Fergus, who is the only one of Hal's regular companions to have the guts to say anything, thinks his visits insane. In public, Hal laughs off the comment; in private, he shows Fergus creative use of a crucifix, and Fergus desists from mentioning Lady Mary after that. 

For two years in the 1950s, the visits stop. Pacing a dark room, behind boarded-up windows in Southend, Hal thinks of Lady Mary, and hopes that perhaps she has found her door and is not missing him. But when he and Leo finally decide he is safe to be let out, and Leo drives him to the house – now a museum – he finds her still drifting along the galleries, gazing vaguely at the portraits. 

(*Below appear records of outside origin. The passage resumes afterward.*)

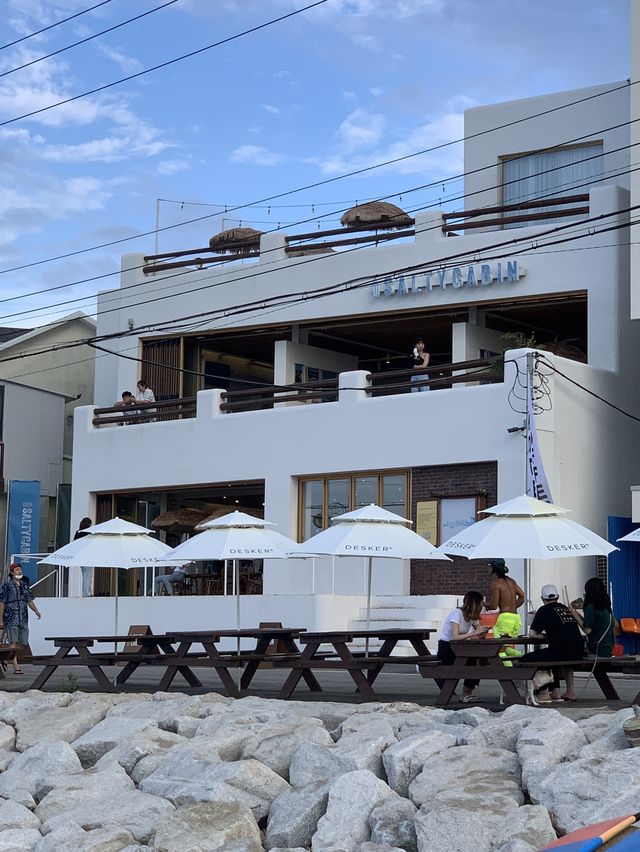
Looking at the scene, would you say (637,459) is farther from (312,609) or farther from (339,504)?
(312,609)

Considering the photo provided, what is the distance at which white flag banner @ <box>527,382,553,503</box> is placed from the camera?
80.0 ft

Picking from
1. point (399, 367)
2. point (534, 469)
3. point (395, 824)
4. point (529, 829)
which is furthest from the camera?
point (399, 367)

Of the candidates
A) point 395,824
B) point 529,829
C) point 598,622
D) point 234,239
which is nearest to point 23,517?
point 234,239

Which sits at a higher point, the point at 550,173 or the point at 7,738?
the point at 550,173

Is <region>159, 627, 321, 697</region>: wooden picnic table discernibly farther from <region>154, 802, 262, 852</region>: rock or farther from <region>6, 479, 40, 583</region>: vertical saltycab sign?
<region>6, 479, 40, 583</region>: vertical saltycab sign

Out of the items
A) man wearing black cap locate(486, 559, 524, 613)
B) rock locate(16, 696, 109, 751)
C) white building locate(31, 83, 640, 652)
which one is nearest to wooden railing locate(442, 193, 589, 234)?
white building locate(31, 83, 640, 652)

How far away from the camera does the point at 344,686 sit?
62.4 ft

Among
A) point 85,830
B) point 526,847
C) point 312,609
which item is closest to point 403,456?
point 312,609

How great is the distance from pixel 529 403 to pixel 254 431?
260 inches

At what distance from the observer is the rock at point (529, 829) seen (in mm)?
8773

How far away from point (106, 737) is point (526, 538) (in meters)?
5.22

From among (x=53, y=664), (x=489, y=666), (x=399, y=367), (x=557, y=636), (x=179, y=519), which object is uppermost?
(x=399, y=367)

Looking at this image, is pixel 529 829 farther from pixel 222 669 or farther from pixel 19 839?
pixel 222 669

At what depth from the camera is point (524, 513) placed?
16156mm
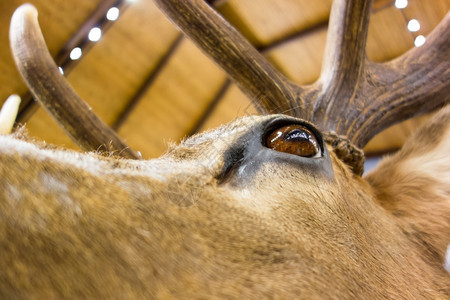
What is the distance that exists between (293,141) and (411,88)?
88 cm

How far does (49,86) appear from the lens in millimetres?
1467

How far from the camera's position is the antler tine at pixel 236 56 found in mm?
1220

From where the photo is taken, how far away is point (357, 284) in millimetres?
668

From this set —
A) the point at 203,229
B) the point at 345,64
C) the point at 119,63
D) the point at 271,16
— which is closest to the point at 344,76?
the point at 345,64

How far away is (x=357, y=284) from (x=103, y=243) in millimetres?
451

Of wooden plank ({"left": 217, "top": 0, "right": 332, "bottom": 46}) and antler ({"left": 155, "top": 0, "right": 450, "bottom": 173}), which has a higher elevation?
wooden plank ({"left": 217, "top": 0, "right": 332, "bottom": 46})

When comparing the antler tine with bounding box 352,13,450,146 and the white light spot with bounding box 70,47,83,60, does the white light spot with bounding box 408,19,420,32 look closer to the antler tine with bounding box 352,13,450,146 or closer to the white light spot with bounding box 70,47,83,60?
the antler tine with bounding box 352,13,450,146

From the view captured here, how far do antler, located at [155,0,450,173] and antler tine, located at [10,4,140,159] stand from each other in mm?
546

“Where _have_ you been, my lord?” she asks, courtesying low. 

Hal, his body automatically responding to the courtesy with a bow, makes up some story about being away. “But I am back now, and living in Southend, with friends,” he says. “A werewolf, and another ghost, as a matter of fact. They are here, somewhere, seeing the house.”

A visitor comes past him, desperately close, and he flinches. Mary does not seem to notice, and he moves them away into a quieter room where they can make polite conversation. Hal talks desperately about things he has listened to on the radio, about the economy and politics, and Mary listens. She does not seem to have changed since the day of her death; she is still as demure and timid as ever. When Leo and Pearl come to find him, Hal is more relieved than he cares to admit, and he is glad to leave with them.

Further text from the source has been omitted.